-- begin Page excerpt --
Formerly found across North Africa, in Southern Europe and throughout the Middle East, hunting and habitat destruction have rendered it a rarity. Though a few very small populations hang on elsewhere, Morocco now holds the lion’s share of the world population. Here they are on the increase. But with around 300 ibises that might be anywhere in this 34,000 ha of arid land where a limited number of very rough stony or sandy tracks are the main means of getting about, I thought it was essential to have a local guide if I was to stand any chance of finding them.
Mohamed, though, backed out just a couple of days before I left for Morocco. He had taken an alternative bloging of four days’ work. Incomes are low in Morocco so I wasn’t surprised. He recommended his younger brother instead. And so it was that I phoned Mustafa when I got to southern Morocco and arranged to meet him at 10 a.m. the following morning. I had Mohamed’s original rendezvous instructions and we agreed those. Easy I thought.
Setting off from near the city of Agadir and heading south towards Tiznit on the N1 dual carriageway, I was to turn off right where I saw a ‘Camping Massa’ sign, a drive of maybe 50 km. And then drive straight to a carpark where we would meet. Eventually I saw the sign, turned right and ended up in Massa village at a T-junction. No mention of that in the instructions. Seeing no obvious signs I took a gamble and turned right. After a kilometre the road, now a track, divided right and left. Stopping to look at some rudimentary signs, a moped pulled up alongside me.
There then followed a conversation in pidgin French, French being the second language here but commonly spoken. The moped rider explained that he was a national park ‘guardian’; he wore a cap suggesting that perhaps he was but he could have been anyone. His face, though, lit up when I mentioned Mustafa’s name; he immediately made a call on his mobile and proceeded to give me directions to the ‘carpark, which I duly followed. And there on a bit of rough gravel stood Mustafa (or someone who claimed to be Mustafa at least). Either way, we got on famously.
-- end Page excerpt --
-- begin Material shown --
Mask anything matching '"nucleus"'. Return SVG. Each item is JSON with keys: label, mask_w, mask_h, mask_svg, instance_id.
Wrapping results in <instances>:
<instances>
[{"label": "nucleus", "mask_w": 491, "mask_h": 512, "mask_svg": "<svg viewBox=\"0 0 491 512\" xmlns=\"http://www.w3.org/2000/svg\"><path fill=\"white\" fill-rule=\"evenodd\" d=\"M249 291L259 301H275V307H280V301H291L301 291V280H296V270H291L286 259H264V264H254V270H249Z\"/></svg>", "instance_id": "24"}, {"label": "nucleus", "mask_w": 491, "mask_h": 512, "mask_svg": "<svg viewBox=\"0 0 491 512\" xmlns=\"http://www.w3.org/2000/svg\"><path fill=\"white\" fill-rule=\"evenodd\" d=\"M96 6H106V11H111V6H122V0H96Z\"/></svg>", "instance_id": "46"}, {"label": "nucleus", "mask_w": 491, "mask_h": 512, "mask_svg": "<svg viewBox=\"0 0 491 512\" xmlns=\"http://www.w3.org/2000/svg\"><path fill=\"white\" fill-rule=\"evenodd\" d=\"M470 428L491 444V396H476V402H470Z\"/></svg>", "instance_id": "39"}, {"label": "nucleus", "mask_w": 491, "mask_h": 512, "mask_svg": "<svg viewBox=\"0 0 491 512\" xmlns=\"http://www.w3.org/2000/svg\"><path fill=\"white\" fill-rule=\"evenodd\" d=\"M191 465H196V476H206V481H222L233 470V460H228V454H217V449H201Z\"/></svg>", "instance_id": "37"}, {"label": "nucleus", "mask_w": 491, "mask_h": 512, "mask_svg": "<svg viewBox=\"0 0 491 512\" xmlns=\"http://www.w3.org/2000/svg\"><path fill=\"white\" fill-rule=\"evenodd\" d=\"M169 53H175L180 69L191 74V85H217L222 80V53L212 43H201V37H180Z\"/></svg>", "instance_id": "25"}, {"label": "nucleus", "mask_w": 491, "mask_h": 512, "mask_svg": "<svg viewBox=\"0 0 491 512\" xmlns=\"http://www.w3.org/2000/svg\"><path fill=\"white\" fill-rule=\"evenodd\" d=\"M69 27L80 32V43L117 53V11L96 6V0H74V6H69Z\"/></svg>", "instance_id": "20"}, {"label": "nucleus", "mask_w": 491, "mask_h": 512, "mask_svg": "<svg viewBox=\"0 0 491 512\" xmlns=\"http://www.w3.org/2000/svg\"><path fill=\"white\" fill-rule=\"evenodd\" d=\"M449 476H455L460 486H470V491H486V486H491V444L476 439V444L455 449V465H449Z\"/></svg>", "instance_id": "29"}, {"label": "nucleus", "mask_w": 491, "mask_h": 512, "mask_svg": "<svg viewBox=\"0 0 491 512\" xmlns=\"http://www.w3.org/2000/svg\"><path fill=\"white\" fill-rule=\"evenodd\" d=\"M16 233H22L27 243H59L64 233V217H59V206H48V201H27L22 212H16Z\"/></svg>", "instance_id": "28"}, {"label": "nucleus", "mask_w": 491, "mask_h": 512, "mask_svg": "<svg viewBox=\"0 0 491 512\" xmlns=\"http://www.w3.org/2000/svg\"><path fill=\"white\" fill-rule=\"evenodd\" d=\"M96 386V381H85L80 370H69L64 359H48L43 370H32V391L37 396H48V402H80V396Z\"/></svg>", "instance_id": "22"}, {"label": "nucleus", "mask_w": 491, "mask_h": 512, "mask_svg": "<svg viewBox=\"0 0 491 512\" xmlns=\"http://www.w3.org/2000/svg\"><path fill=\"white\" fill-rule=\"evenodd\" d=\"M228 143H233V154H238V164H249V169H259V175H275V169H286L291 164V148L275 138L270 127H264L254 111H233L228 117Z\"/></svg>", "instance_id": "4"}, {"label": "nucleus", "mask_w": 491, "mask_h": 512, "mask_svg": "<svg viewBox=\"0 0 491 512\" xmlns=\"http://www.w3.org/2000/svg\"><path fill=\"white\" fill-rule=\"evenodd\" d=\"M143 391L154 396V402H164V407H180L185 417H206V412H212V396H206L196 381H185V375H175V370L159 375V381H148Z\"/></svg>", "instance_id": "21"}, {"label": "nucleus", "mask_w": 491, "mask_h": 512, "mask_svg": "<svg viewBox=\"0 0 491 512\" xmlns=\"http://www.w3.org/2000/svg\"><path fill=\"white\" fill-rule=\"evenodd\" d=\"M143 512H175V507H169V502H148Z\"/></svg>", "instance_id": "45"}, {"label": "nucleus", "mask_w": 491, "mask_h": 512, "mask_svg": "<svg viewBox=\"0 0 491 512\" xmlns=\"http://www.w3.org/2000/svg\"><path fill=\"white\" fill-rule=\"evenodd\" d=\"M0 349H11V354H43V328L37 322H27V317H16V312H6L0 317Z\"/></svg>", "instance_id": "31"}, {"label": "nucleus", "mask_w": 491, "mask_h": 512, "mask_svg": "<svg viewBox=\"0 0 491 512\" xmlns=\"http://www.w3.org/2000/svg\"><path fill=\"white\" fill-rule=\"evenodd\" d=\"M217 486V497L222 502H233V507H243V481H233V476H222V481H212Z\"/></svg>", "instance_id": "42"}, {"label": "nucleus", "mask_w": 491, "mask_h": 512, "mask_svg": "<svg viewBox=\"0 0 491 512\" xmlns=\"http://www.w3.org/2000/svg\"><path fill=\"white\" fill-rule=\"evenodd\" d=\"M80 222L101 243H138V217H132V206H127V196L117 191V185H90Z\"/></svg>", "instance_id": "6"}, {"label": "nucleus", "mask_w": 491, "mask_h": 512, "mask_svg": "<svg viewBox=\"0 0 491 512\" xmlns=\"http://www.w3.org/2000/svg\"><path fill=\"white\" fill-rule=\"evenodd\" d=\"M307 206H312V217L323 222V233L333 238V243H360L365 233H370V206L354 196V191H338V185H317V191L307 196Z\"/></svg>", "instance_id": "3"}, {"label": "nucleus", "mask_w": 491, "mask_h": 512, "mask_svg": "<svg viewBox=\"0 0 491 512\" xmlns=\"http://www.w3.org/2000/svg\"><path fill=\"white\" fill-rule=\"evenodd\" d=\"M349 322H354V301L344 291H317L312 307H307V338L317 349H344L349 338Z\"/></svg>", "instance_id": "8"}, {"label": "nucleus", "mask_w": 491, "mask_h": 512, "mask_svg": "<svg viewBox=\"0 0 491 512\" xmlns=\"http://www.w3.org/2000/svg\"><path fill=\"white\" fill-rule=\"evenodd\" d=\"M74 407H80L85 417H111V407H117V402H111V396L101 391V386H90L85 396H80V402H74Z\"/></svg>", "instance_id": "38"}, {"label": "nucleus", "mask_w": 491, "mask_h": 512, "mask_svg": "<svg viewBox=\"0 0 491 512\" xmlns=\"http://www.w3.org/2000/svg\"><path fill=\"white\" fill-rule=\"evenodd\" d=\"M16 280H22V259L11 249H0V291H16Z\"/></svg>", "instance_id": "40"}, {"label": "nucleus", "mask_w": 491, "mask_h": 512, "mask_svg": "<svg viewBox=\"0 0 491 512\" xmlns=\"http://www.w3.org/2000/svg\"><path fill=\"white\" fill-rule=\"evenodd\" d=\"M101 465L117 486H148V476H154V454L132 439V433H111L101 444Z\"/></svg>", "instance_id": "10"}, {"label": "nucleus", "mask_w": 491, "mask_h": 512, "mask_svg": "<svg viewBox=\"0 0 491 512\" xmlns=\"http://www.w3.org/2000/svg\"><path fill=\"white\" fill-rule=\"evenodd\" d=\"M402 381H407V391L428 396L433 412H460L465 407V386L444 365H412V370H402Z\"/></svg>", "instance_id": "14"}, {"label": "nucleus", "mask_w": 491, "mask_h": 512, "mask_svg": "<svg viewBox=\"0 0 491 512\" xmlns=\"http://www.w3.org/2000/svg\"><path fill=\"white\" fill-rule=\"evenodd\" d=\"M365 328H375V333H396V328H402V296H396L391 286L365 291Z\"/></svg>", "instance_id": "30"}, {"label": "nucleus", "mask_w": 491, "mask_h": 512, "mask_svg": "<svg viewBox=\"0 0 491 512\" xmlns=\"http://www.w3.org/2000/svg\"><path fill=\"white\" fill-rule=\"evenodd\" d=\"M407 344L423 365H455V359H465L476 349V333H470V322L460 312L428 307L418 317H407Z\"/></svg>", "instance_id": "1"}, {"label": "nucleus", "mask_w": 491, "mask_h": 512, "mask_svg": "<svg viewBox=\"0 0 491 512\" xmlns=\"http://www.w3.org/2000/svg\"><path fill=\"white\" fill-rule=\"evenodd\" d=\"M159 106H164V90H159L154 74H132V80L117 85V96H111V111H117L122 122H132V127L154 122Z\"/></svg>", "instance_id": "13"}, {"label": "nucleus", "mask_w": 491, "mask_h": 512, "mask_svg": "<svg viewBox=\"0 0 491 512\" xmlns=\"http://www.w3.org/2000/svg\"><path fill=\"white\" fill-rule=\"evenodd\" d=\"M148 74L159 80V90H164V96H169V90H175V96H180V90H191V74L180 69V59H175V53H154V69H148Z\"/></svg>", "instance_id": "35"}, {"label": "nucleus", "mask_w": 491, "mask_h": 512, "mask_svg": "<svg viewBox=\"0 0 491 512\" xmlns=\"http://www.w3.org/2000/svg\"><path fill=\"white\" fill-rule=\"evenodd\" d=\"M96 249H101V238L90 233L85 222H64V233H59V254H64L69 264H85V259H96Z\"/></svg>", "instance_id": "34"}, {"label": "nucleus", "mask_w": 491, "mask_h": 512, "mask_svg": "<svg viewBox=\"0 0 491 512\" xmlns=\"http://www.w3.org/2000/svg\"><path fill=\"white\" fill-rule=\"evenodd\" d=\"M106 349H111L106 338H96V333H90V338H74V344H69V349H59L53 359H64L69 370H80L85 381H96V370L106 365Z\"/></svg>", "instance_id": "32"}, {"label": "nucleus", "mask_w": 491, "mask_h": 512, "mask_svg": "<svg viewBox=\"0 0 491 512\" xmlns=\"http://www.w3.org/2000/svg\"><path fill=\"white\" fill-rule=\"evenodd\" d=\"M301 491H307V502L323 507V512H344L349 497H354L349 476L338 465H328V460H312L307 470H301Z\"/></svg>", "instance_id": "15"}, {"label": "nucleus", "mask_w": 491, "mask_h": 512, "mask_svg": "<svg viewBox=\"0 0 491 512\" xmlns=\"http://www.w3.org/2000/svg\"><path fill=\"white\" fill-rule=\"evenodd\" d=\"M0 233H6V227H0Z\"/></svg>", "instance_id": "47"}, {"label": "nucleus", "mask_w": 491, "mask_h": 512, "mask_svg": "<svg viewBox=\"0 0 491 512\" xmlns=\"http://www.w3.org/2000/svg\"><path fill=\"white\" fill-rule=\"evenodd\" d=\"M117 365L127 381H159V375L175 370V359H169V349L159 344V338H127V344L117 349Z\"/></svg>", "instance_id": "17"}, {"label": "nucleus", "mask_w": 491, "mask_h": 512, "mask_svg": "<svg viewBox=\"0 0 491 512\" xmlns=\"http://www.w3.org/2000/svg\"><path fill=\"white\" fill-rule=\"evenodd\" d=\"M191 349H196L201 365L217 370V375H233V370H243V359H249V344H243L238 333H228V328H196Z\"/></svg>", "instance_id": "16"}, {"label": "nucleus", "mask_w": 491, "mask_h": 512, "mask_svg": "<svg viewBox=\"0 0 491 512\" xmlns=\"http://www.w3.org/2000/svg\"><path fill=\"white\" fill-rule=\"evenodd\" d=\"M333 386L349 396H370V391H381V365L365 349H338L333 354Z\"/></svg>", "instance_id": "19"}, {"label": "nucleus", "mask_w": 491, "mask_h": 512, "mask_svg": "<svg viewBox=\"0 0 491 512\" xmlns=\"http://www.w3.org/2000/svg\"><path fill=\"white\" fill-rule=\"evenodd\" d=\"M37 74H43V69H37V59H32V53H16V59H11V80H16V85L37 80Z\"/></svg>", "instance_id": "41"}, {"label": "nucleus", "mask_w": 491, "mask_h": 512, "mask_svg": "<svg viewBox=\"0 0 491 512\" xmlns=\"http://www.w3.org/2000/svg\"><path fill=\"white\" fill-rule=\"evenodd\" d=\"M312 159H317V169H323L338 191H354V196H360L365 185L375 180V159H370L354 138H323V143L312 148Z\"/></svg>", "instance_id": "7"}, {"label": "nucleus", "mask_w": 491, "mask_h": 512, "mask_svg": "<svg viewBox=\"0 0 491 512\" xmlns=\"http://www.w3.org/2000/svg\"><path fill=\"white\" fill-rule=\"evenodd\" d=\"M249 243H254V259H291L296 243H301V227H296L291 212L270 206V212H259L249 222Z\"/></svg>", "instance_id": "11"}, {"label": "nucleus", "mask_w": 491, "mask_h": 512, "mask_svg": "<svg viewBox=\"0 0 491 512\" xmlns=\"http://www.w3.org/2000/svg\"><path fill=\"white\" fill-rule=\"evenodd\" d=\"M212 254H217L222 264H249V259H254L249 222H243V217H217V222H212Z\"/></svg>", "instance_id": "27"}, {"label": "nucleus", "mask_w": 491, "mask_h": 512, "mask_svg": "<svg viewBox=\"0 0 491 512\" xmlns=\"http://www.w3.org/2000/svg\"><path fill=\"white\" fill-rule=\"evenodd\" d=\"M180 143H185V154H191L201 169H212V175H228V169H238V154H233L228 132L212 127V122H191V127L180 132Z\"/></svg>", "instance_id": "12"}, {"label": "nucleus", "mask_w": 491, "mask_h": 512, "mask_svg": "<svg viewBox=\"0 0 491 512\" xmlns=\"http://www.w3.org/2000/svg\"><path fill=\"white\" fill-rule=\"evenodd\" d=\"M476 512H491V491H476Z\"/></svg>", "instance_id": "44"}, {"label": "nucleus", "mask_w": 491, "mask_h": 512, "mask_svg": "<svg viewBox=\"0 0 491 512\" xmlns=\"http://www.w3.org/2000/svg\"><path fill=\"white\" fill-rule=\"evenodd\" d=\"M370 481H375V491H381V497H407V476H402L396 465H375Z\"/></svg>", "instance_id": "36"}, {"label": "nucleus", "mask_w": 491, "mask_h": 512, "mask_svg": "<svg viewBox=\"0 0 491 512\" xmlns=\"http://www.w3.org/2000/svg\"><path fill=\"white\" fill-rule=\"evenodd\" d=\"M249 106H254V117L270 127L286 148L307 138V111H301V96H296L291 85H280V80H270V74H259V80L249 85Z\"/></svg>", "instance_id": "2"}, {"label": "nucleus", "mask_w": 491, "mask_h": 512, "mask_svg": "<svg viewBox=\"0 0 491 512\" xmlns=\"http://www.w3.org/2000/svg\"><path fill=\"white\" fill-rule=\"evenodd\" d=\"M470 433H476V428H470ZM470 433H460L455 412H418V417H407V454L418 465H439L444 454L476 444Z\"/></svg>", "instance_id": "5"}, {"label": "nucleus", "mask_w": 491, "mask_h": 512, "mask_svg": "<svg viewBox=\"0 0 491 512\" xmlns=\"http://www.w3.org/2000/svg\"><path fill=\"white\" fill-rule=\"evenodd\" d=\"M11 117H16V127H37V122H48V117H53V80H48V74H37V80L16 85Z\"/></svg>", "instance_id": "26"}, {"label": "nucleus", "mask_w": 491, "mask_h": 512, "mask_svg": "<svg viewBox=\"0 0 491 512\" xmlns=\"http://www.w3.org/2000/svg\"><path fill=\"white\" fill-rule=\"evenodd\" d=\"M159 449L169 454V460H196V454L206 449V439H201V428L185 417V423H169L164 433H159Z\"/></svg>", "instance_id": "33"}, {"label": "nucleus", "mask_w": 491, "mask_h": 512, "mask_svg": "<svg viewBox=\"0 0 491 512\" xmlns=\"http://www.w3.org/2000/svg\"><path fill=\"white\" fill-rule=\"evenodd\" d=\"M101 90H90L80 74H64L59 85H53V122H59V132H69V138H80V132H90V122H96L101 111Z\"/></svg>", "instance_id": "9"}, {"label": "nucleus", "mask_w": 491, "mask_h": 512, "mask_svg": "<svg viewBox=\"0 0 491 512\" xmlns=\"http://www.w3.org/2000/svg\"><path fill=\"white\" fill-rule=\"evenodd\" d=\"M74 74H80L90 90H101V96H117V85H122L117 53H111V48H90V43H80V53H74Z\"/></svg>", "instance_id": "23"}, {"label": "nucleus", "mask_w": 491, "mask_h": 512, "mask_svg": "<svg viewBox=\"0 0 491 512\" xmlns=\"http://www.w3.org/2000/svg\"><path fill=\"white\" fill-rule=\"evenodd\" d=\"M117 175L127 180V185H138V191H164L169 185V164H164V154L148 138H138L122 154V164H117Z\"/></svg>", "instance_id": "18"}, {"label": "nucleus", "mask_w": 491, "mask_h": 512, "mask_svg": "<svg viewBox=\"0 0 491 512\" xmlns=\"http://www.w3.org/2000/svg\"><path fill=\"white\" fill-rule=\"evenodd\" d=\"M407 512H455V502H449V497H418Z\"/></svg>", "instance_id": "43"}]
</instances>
-- end Material shown --
#### [To do]
1 - Answer these questions from the Morocco ibis account:
(a) Roughly how many ibises might be anywhere in the arid land described?
(b) On which road does the writer head south towards Tiznit?
(c) In what language is the conversation with the moped rider conducted?
2 - Repeat word for word the stretch of the Morocco ibis account from "There then followed" through "got on famously.".
The items are not needed for this work.

#### [Worked answers]
1 -
(a) Around 300.
(b) The N1 dual carriageway.
(c) Pidgin French.

2 -
There then followed a conversation in pidgin French, French being the second language here but commonly spoken. The moped rider explained that he was a national park ‘guardian’; he wore a cap suggesting that perhaps he was but he could have been anyone. His face, though, lit up when I mentioned Mustafa’s name; he immediately made a call on his mobile and proceeded to give me directions to the ‘carpark, which I duly followed. And there on a bit of rough gravel stood Mustafa (or someone who claimed to be Mustafa at least). Either way, we got on famously.